* **What you should do**
Return every line below as is, leaving out the pictures.

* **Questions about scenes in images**
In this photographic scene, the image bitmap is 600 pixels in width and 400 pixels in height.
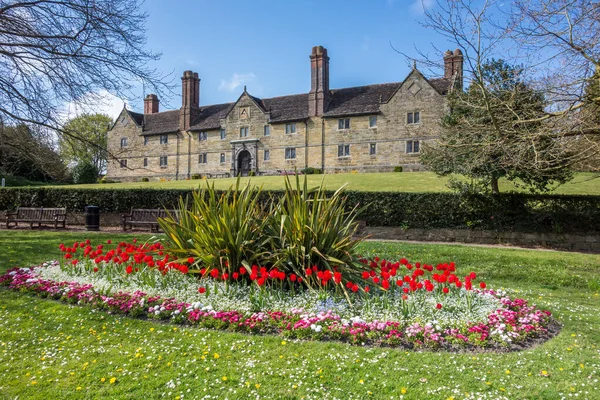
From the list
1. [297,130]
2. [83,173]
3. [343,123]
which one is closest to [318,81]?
[343,123]

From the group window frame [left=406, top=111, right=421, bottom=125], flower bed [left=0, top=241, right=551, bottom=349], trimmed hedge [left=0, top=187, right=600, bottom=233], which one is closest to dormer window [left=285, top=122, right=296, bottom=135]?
window frame [left=406, top=111, right=421, bottom=125]

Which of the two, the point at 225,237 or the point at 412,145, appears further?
the point at 412,145

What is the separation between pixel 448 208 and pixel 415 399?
14223 mm

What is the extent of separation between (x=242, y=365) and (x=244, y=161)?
4348 cm

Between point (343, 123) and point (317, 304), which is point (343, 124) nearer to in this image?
point (343, 123)

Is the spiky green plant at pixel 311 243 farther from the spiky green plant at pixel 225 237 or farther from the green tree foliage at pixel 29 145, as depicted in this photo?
the green tree foliage at pixel 29 145

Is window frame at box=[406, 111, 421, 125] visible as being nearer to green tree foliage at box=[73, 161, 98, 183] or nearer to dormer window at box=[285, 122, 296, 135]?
dormer window at box=[285, 122, 296, 135]

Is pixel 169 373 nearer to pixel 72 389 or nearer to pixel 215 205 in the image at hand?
pixel 72 389

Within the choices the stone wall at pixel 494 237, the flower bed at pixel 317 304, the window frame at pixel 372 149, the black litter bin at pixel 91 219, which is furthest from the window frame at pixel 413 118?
the flower bed at pixel 317 304

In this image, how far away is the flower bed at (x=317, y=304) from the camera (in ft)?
16.2

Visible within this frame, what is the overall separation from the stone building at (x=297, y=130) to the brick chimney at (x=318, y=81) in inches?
3.9

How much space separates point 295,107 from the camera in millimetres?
45469

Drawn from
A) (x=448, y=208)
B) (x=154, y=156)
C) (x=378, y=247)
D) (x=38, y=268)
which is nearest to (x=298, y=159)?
(x=154, y=156)

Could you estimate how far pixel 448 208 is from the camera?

* **Task answer**
In this photographic scene, the image bitmap is 600 pixels in width and 400 pixels in height.
From the list
1. [297,130]
2. [83,173]
3. [343,123]
which one is closest to [318,81]?
[343,123]

From the group window frame [left=406, top=111, right=421, bottom=125], flower bed [left=0, top=241, right=551, bottom=349], trimmed hedge [left=0, top=187, right=600, bottom=233], which one is closest to dormer window [left=285, top=122, right=296, bottom=135]?
window frame [left=406, top=111, right=421, bottom=125]

Which of the two, the point at 225,237 or the point at 412,145, appears further?
the point at 412,145

What is the separation between pixel 448 208 and pixel 415 399?
14223 mm

What is the extent of separation between (x=242, y=365) and (x=244, y=161)?
4348 cm

Between point (343, 123) and point (317, 304), which is point (343, 124) nearer to in this image?
point (343, 123)

Is the spiky green plant at pixel 311 243 farther from the spiky green plant at pixel 225 237 or farther from the green tree foliage at pixel 29 145, as depicted in this photo?
the green tree foliage at pixel 29 145

Is window frame at box=[406, 111, 421, 125] visible as being nearer to green tree foliage at box=[73, 161, 98, 183] or nearer to dormer window at box=[285, 122, 296, 135]?
dormer window at box=[285, 122, 296, 135]

Is pixel 169 373 nearer to pixel 72 389 or nearer to pixel 215 205 in the image at hand?
pixel 72 389

Within the choices the stone wall at pixel 494 237, the flower bed at pixel 317 304, the window frame at pixel 372 149, the black litter bin at pixel 91 219, which is furthest from the window frame at pixel 413 118?
the flower bed at pixel 317 304

In this image, how far away is the flower bed at (x=317, y=304) from the camera (in ft)?
16.2

Visible within this frame, what is the overall separation from the stone building at (x=297, y=130) to the brick chimney at (x=318, y=81) in inches?
3.9

How much space separates point 295,107 from the camera in millimetres?
45469

Drawn from
A) (x=448, y=208)
B) (x=154, y=156)
C) (x=378, y=247)
D) (x=38, y=268)
which is nearest to (x=298, y=159)?
(x=154, y=156)

Could you estimate how far pixel 448 208 is from the camera?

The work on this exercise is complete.